Admittedly most contemporary teen slasher movies suffer from a lack of originality, but Simon Nuchtern’s film is truly an amassment of clichés, stereotypes, predictable plot twists and trite killings. It’s like our director first watched a dozen of other movies and took notes. We need a mental asylum, a sorority house with a bunch of underdressed coeds, a black-and-white flashback of a massacre that took place twenty years ago, a cocky news reporter and a deadweight sheriff. The funniest thing about “Silent Madness” is, in fact, that the lunatic didn’t escape from the asylum, but that he was accidentally released following the dumbest administrative error in history. The release papers were signed for tame patient John Howard, but instead they let go the paranoid and dangerously insane Howard Johns. Two decades ago, he killed several college girls with a nail gun and now promptly heads back to campus to finish his work. There’s a reasonably interesting sub plot about the head doctors at the mental institution being deranged psychopaths themselves, and they are even sending creepy goons after the one good-hearted shrink who’s trying to correct their mistake! Maniacal Howard murders a handful of pledge sisters and hides in the basement of the sorority house, which is – hands down – the biggest basement I’ve ever seen. This basement looks more like an underground steel factory!

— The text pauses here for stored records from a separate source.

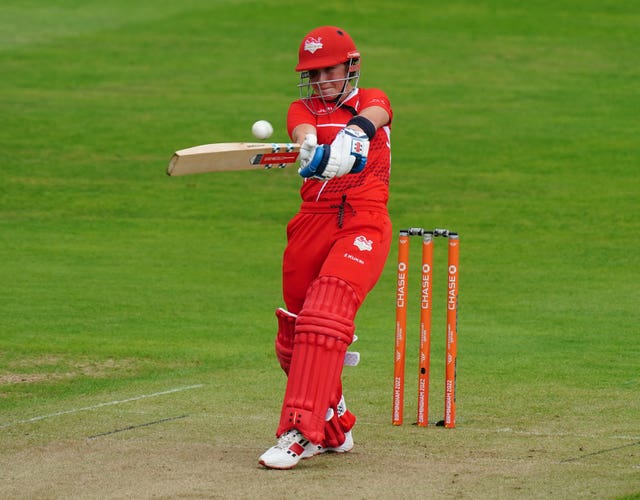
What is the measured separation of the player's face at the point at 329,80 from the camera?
6.63 metres

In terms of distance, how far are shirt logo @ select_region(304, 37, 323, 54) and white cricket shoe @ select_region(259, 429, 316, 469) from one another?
1840 millimetres

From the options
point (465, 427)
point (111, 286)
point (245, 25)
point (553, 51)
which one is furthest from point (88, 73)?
point (465, 427)

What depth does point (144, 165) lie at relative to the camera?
65.7 ft

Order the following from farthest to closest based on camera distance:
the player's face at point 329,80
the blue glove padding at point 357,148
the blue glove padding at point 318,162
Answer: the player's face at point 329,80 → the blue glove padding at point 357,148 → the blue glove padding at point 318,162

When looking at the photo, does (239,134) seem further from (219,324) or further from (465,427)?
(465,427)

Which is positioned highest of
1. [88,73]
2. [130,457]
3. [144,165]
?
[88,73]

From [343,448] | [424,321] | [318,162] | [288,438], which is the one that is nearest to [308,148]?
[318,162]

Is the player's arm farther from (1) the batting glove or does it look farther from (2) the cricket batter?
Result: (1) the batting glove

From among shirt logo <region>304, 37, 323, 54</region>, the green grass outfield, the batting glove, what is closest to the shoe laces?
the green grass outfield

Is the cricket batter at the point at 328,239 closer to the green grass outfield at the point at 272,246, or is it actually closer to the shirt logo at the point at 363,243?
the shirt logo at the point at 363,243

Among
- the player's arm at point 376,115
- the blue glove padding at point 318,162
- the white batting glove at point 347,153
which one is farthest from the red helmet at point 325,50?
the blue glove padding at point 318,162

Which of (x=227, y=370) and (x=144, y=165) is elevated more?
(x=144, y=165)

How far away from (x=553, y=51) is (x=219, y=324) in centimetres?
1657

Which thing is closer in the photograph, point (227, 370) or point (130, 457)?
point (130, 457)
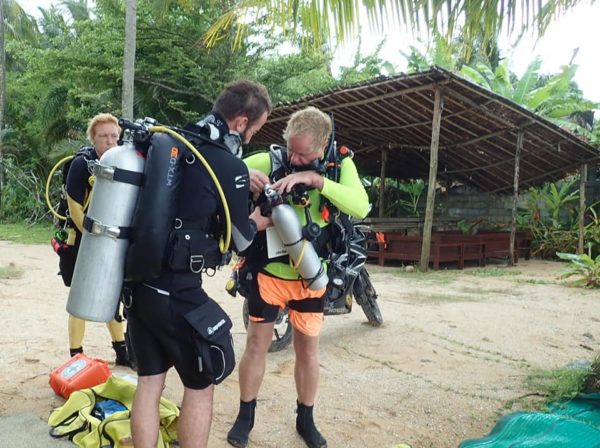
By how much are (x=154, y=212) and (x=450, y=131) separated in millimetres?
10455

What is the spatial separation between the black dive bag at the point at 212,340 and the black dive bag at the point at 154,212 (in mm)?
230

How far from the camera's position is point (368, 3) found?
290 centimetres

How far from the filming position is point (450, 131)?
11.5 meters

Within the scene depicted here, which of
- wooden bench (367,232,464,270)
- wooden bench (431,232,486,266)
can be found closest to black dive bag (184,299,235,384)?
wooden bench (367,232,464,270)

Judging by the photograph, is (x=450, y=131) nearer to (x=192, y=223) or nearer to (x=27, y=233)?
(x=192, y=223)

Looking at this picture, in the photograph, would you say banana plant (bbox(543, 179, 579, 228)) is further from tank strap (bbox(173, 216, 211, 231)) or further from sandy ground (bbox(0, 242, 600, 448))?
tank strap (bbox(173, 216, 211, 231))

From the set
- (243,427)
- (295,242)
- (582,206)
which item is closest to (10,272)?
(243,427)

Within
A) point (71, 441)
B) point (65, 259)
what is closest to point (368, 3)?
point (65, 259)

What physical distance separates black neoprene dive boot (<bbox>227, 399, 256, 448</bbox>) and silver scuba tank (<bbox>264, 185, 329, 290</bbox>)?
28.5 inches

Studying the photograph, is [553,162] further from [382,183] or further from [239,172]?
[239,172]

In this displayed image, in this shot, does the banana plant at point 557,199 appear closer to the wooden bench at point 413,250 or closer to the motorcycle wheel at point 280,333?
the wooden bench at point 413,250

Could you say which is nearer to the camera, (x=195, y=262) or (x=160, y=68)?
(x=195, y=262)

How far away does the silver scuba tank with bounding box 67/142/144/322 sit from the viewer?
194 centimetres

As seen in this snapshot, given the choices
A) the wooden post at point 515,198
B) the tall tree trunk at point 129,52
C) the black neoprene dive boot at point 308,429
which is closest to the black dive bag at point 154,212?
the black neoprene dive boot at point 308,429
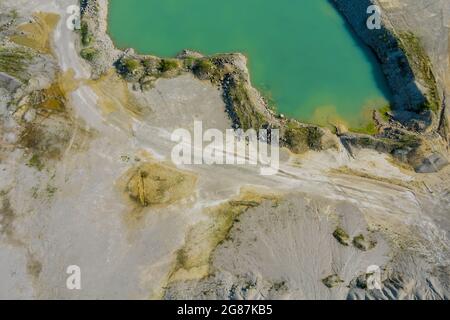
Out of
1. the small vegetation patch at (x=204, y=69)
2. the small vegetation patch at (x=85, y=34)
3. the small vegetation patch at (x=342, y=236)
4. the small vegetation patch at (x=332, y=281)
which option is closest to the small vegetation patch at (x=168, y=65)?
the small vegetation patch at (x=204, y=69)

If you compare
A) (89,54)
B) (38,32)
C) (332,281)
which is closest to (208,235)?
(332,281)

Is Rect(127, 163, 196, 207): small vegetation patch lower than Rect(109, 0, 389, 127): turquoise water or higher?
lower

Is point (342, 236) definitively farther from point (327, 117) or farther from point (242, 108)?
point (242, 108)

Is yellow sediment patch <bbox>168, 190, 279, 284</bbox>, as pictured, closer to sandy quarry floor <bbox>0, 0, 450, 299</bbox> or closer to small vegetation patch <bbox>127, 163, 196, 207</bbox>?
sandy quarry floor <bbox>0, 0, 450, 299</bbox>

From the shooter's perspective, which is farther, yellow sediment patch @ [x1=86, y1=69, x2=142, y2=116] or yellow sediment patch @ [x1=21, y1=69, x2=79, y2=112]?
yellow sediment patch @ [x1=86, y1=69, x2=142, y2=116]

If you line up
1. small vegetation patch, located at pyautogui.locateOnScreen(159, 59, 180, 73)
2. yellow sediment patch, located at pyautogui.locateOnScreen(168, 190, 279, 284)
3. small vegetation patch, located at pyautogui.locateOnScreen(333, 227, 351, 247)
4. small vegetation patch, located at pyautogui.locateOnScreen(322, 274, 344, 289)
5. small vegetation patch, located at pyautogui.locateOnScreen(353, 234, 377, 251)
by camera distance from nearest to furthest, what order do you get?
small vegetation patch, located at pyautogui.locateOnScreen(322, 274, 344, 289)
yellow sediment patch, located at pyautogui.locateOnScreen(168, 190, 279, 284)
small vegetation patch, located at pyautogui.locateOnScreen(353, 234, 377, 251)
small vegetation patch, located at pyautogui.locateOnScreen(333, 227, 351, 247)
small vegetation patch, located at pyautogui.locateOnScreen(159, 59, 180, 73)

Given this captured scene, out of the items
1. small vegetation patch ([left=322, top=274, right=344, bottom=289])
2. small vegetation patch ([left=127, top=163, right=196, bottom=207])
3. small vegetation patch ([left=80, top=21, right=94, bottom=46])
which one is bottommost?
small vegetation patch ([left=322, top=274, right=344, bottom=289])

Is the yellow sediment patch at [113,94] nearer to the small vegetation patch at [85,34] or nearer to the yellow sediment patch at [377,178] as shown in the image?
the small vegetation patch at [85,34]

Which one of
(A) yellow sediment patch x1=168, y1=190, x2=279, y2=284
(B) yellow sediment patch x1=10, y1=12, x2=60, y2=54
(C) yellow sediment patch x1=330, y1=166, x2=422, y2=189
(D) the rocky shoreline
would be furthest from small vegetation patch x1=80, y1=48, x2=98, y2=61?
(C) yellow sediment patch x1=330, y1=166, x2=422, y2=189
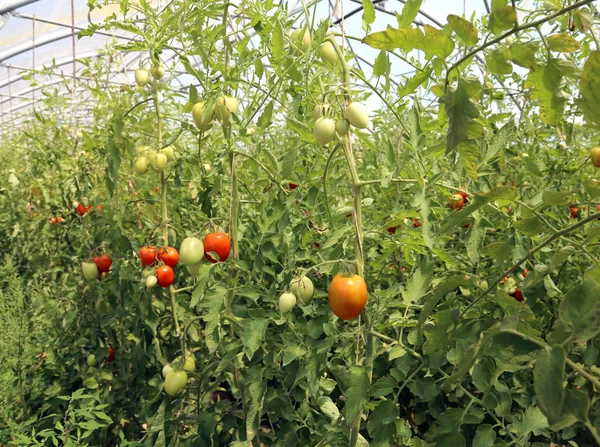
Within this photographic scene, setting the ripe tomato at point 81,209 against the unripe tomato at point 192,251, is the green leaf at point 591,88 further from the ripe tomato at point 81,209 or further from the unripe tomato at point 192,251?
the ripe tomato at point 81,209

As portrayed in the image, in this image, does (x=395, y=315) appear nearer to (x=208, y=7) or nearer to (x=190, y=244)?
(x=190, y=244)

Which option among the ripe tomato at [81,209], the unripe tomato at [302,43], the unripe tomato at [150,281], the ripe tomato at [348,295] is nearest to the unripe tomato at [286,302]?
the ripe tomato at [348,295]

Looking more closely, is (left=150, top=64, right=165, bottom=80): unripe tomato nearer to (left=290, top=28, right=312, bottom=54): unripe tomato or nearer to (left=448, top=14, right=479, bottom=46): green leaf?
(left=290, top=28, right=312, bottom=54): unripe tomato

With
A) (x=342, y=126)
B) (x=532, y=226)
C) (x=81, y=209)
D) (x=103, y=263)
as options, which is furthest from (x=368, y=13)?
(x=81, y=209)

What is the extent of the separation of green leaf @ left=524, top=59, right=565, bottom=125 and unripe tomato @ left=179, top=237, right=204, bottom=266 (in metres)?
0.87

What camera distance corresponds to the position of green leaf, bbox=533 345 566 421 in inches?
16.8

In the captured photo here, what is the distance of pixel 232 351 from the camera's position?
1.16m

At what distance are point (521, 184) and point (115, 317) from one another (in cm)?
174

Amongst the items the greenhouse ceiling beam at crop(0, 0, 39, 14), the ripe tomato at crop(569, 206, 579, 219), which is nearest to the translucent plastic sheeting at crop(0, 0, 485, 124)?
the greenhouse ceiling beam at crop(0, 0, 39, 14)

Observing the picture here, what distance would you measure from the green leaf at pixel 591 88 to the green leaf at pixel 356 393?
0.60m

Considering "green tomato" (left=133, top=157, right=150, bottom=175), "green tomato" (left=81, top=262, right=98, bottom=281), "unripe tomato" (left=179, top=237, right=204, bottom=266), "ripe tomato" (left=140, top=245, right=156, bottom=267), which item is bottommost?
"green tomato" (left=81, top=262, right=98, bottom=281)

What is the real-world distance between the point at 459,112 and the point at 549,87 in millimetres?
151

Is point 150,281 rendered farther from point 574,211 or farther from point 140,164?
point 574,211

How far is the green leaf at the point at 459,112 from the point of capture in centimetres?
56
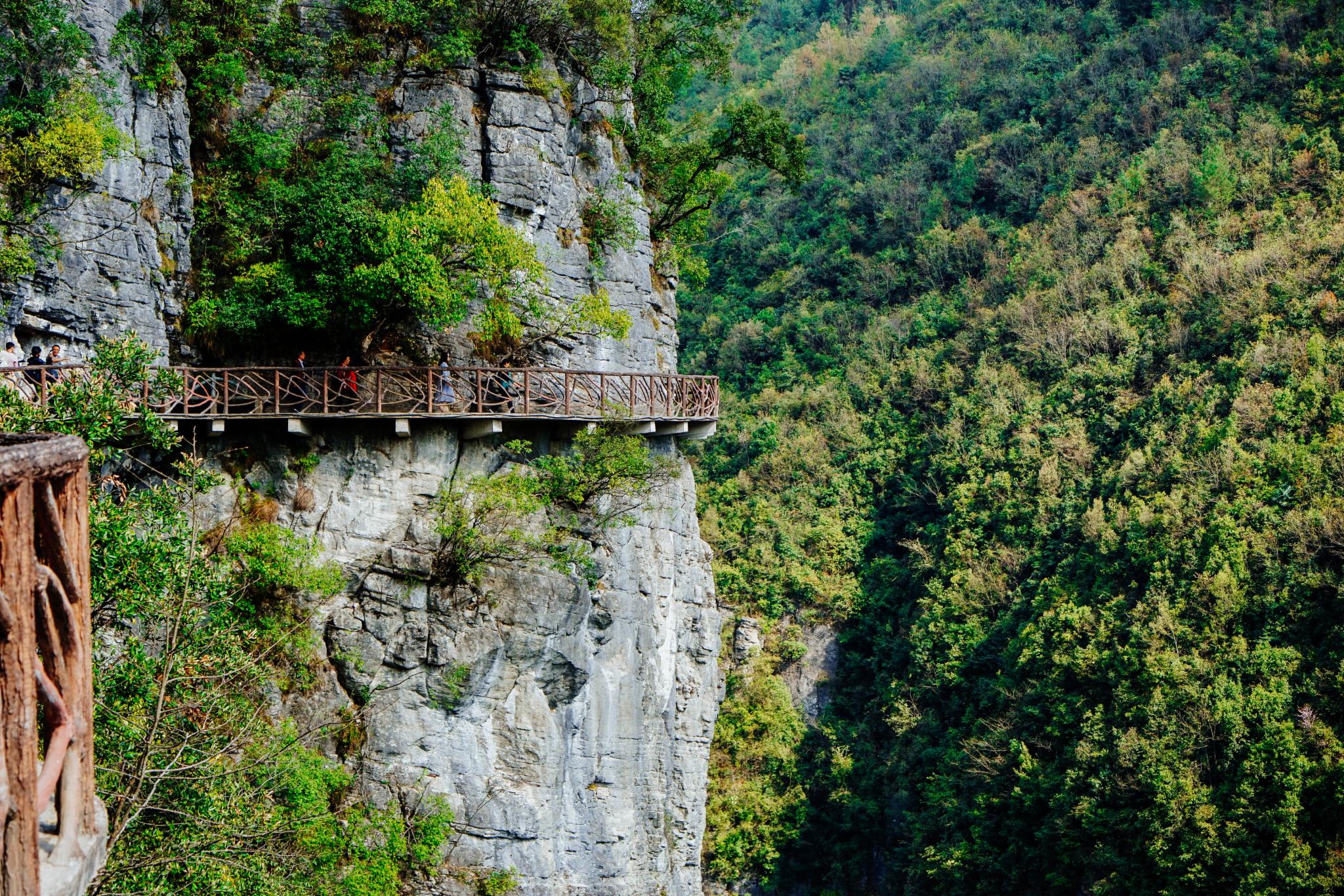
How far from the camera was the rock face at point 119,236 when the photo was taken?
2002 centimetres

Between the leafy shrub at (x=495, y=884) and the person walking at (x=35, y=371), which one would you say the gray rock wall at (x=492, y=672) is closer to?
the leafy shrub at (x=495, y=884)

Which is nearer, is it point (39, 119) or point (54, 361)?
point (54, 361)

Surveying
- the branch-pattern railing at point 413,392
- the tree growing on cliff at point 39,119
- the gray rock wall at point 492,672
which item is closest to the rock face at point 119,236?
the tree growing on cliff at point 39,119

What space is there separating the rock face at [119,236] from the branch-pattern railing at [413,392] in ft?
3.50

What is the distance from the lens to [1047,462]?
4412 cm

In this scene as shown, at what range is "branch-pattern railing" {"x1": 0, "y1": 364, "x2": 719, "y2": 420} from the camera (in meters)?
20.3

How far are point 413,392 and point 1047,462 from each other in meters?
27.8

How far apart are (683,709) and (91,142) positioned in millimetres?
15481

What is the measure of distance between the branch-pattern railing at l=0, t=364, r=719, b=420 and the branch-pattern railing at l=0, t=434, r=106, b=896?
1295 centimetres

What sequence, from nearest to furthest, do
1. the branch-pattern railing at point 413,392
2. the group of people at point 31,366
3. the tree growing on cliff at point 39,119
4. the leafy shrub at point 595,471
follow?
the group of people at point 31,366 → the tree growing on cliff at point 39,119 → the branch-pattern railing at point 413,392 → the leafy shrub at point 595,471

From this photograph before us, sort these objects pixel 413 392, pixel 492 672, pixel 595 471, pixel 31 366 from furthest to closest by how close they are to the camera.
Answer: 1. pixel 595 471
2. pixel 492 672
3. pixel 413 392
4. pixel 31 366

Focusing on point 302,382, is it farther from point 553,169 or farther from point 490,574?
point 553,169

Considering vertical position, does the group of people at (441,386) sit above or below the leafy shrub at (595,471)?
above

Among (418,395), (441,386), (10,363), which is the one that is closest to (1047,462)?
(441,386)
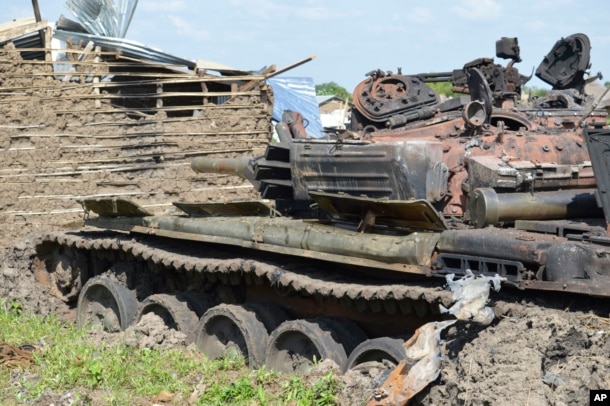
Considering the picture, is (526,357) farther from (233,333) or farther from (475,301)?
(233,333)

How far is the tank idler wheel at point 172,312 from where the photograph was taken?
9.88 m

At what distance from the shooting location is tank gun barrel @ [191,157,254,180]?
10.8 metres

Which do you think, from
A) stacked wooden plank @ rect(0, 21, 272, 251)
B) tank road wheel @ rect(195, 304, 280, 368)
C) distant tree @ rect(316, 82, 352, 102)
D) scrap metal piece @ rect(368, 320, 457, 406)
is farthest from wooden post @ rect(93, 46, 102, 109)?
distant tree @ rect(316, 82, 352, 102)

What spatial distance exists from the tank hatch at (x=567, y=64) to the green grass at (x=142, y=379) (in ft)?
14.0

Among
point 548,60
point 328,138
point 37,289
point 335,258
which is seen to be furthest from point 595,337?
point 37,289

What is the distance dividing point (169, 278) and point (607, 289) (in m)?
5.99

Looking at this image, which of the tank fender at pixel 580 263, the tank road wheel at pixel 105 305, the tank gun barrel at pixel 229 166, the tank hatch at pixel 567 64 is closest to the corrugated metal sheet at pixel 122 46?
the tank gun barrel at pixel 229 166

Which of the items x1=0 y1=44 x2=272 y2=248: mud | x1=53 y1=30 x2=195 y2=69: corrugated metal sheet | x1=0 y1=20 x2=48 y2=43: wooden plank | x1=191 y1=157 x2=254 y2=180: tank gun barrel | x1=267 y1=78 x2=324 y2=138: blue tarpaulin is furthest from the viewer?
x1=267 y1=78 x2=324 y2=138: blue tarpaulin

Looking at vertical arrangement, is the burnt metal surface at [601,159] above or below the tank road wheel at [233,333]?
above

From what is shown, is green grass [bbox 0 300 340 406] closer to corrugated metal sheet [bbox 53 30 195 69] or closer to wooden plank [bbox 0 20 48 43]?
wooden plank [bbox 0 20 48 43]

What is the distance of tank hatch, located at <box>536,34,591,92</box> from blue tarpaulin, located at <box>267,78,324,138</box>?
11.9 m

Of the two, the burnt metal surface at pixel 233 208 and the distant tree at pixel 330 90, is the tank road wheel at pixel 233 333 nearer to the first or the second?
the burnt metal surface at pixel 233 208

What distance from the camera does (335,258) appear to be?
7.83 m

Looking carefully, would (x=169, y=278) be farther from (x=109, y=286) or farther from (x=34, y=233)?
(x=34, y=233)
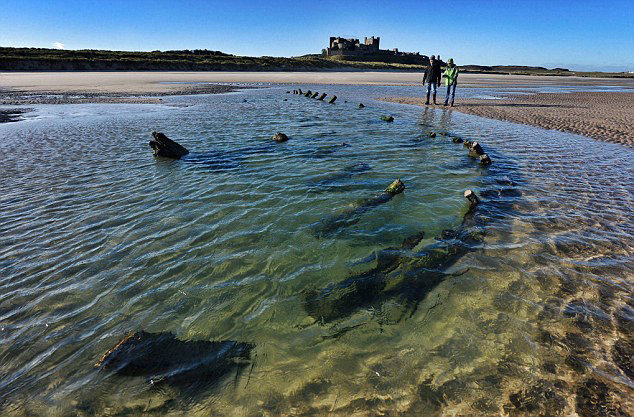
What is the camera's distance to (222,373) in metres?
3.26

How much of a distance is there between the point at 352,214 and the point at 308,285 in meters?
2.63

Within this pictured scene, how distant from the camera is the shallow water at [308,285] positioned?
306 cm

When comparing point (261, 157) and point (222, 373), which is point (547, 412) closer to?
point (222, 373)

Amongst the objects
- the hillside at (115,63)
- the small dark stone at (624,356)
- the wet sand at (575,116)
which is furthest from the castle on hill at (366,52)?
the small dark stone at (624,356)

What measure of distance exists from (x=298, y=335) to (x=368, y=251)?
7.16 feet

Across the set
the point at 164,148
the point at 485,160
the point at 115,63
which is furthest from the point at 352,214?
the point at 115,63

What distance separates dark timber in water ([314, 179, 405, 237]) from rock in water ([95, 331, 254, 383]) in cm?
292

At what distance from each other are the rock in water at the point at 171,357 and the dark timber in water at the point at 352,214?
9.58ft

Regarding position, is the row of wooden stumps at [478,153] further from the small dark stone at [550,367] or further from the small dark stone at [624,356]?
the small dark stone at [550,367]

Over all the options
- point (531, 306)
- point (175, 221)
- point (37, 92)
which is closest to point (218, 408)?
point (531, 306)

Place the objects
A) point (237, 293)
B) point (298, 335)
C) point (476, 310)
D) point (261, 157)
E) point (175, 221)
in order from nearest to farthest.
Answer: point (298, 335) → point (476, 310) → point (237, 293) → point (175, 221) → point (261, 157)

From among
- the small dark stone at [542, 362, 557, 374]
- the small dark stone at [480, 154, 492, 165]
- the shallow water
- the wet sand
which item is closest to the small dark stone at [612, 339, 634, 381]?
the shallow water

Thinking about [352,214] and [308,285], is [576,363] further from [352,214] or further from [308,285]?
[352,214]

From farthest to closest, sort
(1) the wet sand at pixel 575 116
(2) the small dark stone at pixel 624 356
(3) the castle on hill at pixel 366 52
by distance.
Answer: (3) the castle on hill at pixel 366 52
(1) the wet sand at pixel 575 116
(2) the small dark stone at pixel 624 356
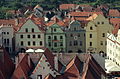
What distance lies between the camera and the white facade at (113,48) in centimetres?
5557

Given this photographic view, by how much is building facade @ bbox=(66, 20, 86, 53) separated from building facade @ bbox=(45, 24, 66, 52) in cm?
93

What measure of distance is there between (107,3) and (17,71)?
126 meters

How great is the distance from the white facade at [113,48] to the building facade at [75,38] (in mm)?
5185

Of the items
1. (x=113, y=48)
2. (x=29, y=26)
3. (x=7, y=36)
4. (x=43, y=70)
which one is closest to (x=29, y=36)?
(x=29, y=26)

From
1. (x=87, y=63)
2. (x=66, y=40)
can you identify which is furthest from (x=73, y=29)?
(x=87, y=63)

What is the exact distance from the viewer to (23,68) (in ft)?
94.8

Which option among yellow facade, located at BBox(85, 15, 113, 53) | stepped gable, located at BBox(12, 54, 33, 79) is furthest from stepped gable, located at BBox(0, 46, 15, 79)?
yellow facade, located at BBox(85, 15, 113, 53)

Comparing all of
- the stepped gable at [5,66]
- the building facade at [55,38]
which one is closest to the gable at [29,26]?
the building facade at [55,38]

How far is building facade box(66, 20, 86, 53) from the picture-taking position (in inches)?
2468

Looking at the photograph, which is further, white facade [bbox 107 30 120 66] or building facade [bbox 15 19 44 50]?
building facade [bbox 15 19 44 50]

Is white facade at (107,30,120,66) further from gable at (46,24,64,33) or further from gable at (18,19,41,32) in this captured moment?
gable at (18,19,41,32)

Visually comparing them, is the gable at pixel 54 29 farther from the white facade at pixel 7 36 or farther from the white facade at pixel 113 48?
the white facade at pixel 113 48

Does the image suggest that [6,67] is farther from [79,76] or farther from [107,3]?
[107,3]

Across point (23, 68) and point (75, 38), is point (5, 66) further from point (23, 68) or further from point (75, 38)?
point (75, 38)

Regardless of how hard the film tries to be special, it’s a suspenseless and unmemorable horror effort. The 3D effects (quite the hype around the time of release) are poor and derivative, while most of the murders are uninspired. I am afraid, however, that I watched a cut version since the amount of gore was very limited and the running time was nearly six minutes shorter than indicated on IMDb. The beautiful Belinda Montgomery gives away a likable performance and there are neat supportive roles for veterans like Viveca Lindfors (“Creepshow”) and Sydney Lassick (“One Flow over the Cuckoo’s Nest”), but they all deserved a better screenplay. The foreseeable climax even shamelessly rips off the mother (pun intended) of all eighties slasher movies!